HOUSTON (AP) - For all the remarkable things Kemba Walker accomplished this season, almost single-handedly carrying UConn through nine straight elimination games and into the Final Four, the most surprising still might be that he even began it.
Guys that good rarely stick around college basketball long enough to become juniors, let alone graduate early, which only begins to explain why Walker came back. Granted, he spent most of the previous season deferring to UConn’s three seniors, and his NBA prospects were a lot less certain a year ago _ in no small part because of Walker’s size, listed very generously as 6-foot-1.
But his return probably says as much about his coach, Jim Calhoun, as all those other factors combined.
“I know where he is in the draft right now, top 10 somewhere, and he probably needs, if the opportunity presents itself, to go,” Calhoun said. “That should be determined by our success, your success, your growth and how you mature as a player and a person.”
Ever since the NBA collective bargaining stopped kids jumping from high school straight to the pros five years ago, the “one-and-done” phenomenon has turned the sport on its ear, especially at traditional powerhouse programs. Coaches such as Calhoun and Kentucky’s John Calipari _ his opponent in Saturday night’s second semifinal and on the recruiting trail _ have had to decide whether to recruit those players for whom college is little more than a yearlong prep school for the pros.
“Generally speaking, in the recruiting process, we’re going to go after the best kid we can. If we start hearing, ’Coach, I’ll only be there’ … well, we really don’t talk that way at UConn.”

> INFORMATION SUPPLIED
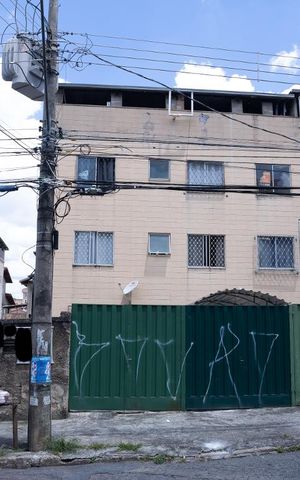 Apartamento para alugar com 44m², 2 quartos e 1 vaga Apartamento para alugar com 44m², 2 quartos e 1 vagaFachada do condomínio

> EXERCISE REQUIREMENTS
**A.** In the AP article on Kemba Walker, which coach is Calhoun's opponent in Saturday night's second semifinal?
**B.** Return the part of the AP article on Kemba Walker starting with "But his return" and going on through "for the pros.", copied word for word.

> ANSWER SET
**A.** Kentucky's John Calipari.

**B.**
But his return probably says as much about his coach, Jim Calhoun, as all those other factors combined.
“I know where he is in the draft right now, top 10 somewhere, and he probably needs, if the opportunity presents itself, to go,” Calhoun said. “That should be determined by our success, your success, your growth and how you mature as a player and a person.”
Ever since the NBA collective bargaining stopped kids jumping from high school straight to the pros five years ago, the “one-and-done” phenomenon has turned the sport on its ear, especially at traditional powerhouse programs. Coaches such as Calhoun and Kentucky’s John Calipari _ his opponent in Saturday night’s second semifinal and on the recruiting trail _ have had to decide whether to recruit those players for whom college is little more than a yearlong prep school for the pros.